St. Elizabeths opened in 1855 and offers residential treatment to nearly 300 patients. In recent years, St. Elizabeths has faced scrutiny for ramping up its use of seclusion and restraint on patients — though D.C. law permits those tactics only in select situations. Meanwhile, in 2020, four patients sued the hospital, alleging that officials failed to manage a COVID-19 outbreak that killed four patients at the beginning of the pandemic. As of November 2022, the parties are in mediation.

Procaccino said that staff abuse and neglect of patients has become a pattern. She’s hoping to get someone familiar with trauma-informed care — care that recognizes trauma as pervasive, prioritizes healing, and avoids retraumatizing patients —  to get a cultural shift at the hospital.

Hospital leadership, she said, needs to be held accountable.

“These things keep happening under their watch,” Procaccino said.

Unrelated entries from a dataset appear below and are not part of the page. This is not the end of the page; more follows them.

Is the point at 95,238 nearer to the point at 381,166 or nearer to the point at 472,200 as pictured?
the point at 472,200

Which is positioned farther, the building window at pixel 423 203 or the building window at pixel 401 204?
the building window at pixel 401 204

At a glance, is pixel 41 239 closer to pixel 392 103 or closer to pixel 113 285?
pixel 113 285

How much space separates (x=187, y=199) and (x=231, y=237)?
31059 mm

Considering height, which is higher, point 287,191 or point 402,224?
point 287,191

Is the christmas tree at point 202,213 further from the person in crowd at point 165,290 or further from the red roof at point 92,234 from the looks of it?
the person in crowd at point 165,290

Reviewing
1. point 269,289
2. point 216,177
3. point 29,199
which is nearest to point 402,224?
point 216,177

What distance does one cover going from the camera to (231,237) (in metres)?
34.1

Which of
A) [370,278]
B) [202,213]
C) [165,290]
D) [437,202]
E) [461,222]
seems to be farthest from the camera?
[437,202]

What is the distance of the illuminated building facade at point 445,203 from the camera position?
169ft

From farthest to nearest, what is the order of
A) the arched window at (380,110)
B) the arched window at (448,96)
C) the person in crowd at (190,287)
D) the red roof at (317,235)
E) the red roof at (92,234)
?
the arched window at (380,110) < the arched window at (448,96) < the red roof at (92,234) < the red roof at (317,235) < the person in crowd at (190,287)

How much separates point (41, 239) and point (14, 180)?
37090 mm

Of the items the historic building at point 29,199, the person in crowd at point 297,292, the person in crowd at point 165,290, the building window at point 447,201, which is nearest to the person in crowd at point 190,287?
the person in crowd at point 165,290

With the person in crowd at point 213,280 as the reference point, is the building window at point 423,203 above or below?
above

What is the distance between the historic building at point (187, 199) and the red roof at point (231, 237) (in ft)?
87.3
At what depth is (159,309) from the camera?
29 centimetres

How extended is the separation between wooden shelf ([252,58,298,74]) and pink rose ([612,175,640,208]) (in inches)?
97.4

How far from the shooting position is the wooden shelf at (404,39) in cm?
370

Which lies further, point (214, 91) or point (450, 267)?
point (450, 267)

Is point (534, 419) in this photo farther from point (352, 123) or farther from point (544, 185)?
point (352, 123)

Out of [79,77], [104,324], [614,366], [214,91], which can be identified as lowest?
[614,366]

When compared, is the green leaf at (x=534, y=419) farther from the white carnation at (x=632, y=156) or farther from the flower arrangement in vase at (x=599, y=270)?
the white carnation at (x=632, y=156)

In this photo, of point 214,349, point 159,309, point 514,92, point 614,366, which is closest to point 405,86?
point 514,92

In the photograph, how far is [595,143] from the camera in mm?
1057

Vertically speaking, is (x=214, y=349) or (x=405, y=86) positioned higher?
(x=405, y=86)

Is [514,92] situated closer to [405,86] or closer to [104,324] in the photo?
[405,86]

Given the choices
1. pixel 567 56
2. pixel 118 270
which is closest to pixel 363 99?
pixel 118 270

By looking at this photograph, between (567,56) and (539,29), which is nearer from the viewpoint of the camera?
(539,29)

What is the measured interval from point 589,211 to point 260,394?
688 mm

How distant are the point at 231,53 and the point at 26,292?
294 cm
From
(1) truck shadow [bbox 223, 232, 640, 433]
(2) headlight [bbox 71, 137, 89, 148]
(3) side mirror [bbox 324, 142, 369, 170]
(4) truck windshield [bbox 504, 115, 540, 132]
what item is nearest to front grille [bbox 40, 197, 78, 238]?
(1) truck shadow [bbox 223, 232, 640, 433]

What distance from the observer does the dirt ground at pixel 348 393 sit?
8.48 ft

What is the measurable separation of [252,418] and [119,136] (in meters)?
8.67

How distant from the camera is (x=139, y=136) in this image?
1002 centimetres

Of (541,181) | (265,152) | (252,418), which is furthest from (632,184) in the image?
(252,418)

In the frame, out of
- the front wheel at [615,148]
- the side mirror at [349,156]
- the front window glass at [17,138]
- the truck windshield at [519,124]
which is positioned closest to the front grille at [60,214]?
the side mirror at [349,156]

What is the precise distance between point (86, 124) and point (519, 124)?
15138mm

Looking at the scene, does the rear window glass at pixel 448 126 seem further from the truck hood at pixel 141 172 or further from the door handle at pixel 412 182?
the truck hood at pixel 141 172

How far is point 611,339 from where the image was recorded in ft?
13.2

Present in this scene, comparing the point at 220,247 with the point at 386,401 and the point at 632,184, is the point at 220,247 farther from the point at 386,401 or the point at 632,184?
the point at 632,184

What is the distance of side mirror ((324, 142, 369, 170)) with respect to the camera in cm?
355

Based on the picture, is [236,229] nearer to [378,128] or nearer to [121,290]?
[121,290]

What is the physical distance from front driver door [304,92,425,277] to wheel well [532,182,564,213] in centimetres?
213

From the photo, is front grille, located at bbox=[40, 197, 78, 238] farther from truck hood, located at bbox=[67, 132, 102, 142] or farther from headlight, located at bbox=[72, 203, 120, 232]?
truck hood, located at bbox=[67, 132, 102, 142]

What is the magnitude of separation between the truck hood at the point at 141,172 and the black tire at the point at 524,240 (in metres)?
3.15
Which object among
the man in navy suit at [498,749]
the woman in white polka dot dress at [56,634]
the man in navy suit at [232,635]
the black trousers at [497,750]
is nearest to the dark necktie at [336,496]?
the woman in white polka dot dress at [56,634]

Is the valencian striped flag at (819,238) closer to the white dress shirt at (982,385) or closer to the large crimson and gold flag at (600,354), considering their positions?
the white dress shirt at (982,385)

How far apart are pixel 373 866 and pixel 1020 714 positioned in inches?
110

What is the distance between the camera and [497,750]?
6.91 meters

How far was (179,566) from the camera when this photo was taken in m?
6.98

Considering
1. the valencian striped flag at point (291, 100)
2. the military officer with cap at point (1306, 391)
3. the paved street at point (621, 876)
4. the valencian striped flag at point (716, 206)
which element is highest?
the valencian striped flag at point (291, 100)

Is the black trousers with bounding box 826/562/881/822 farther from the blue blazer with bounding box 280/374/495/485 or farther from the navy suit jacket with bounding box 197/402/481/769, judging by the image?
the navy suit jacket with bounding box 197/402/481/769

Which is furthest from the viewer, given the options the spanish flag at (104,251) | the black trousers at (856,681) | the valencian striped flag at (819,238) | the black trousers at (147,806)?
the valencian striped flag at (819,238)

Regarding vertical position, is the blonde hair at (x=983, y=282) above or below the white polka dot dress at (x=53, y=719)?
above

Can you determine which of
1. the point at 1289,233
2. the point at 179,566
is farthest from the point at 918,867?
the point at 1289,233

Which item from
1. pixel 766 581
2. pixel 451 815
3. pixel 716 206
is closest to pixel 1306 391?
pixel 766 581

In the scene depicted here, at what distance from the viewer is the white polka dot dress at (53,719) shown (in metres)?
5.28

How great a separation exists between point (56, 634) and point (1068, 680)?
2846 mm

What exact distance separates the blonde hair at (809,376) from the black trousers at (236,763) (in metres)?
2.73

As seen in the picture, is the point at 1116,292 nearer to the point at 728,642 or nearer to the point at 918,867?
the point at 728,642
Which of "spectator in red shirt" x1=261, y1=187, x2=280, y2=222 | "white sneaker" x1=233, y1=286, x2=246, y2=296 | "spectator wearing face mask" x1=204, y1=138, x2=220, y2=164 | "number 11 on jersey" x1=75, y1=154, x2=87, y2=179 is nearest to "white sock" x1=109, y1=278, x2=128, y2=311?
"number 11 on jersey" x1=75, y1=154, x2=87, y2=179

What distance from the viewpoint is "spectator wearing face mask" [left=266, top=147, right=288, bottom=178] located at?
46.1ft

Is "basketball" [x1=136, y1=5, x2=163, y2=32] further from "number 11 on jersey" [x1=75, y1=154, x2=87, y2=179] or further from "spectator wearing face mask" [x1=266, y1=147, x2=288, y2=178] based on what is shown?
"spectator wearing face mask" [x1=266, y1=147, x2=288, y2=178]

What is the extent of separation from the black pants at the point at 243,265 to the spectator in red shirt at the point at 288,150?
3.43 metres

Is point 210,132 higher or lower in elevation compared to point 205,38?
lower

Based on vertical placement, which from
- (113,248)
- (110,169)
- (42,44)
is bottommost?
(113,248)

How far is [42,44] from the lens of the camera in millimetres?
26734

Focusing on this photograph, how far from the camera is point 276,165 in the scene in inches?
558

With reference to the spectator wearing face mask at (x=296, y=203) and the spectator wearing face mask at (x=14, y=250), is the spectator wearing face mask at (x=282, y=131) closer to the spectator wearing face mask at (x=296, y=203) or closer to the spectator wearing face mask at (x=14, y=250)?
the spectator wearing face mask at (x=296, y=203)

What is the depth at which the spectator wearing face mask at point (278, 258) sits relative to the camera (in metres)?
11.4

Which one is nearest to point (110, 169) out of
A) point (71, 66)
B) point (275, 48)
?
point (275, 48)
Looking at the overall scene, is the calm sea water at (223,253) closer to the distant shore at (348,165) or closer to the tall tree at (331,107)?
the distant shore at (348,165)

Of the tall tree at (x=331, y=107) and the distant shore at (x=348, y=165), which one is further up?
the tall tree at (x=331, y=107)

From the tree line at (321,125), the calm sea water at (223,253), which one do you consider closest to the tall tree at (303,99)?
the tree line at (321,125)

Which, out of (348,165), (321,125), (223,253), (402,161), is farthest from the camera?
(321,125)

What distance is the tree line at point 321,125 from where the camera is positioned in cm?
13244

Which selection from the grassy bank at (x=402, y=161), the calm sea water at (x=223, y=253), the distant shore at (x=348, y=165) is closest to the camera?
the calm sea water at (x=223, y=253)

The Department of Behavioral Health added in its statement that since the murder, St. Elizabeths has re-trained all employees on safety protocols and procedures.

“The Department of Behavioral Health conducted a thorough investigation as the Disability Rights report notes and these changes were made in collaboration with DC Health, the District’s hospital licensing agency,” the department’s statement continues. “The Department of Behavioral Health and Saint Elizabeths Hospital will continue to do periodic reviews of all safety protocols and procedures to ensure patients and staff remain safe.”

Procaccino said that there needs to be more regular oversight of psychiatric facilities in the city generally. This past summer, Disability Rights DC issued a report alleging a pattern of abuse and neglect at the Psychiatric Institute of Washington, the only for-profit psychiatric hospital in the District.